■ INPUT MATERIAL:

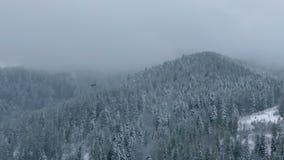De Karpaten die met dicht net hout en een kraai worden behandeld die over in slo-mo vliegen stock footage
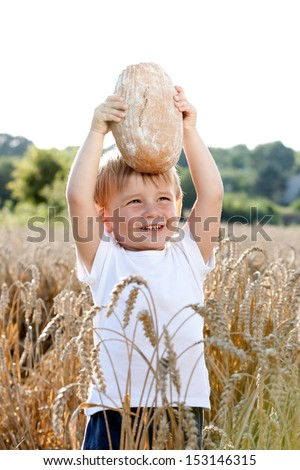 little boy with the bread over your head in the mature grain - stock photo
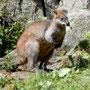 im Wallaby-Outback sitzen die Tiere direkt vor der Nase, ohne Zaun und doppelten Boden
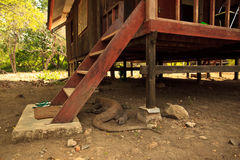 Dragão de Komodo (komodoensis do Varanus) sob etapas Imagem de Stock Royalty Free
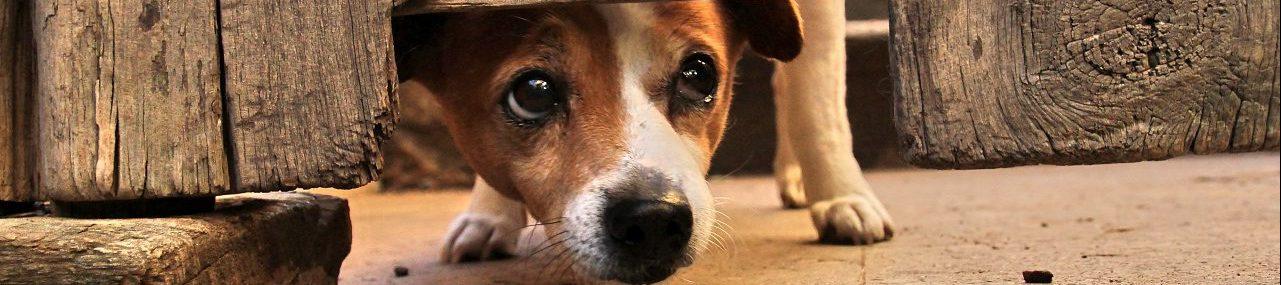 Beruhigungsmittel für Hunde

■ WHAT THE TASK REQUIRES: Leaving every picture out, return the lines from the one containing "Dragão de Komodo" through the last line of the records exactly.

■ YOUR SOLUTION:
 Dragão de Komodo (komodoensis do Varanus) sob etapas Imagem de Stock Royalty Free
 Beruhigungsmittel für Hunde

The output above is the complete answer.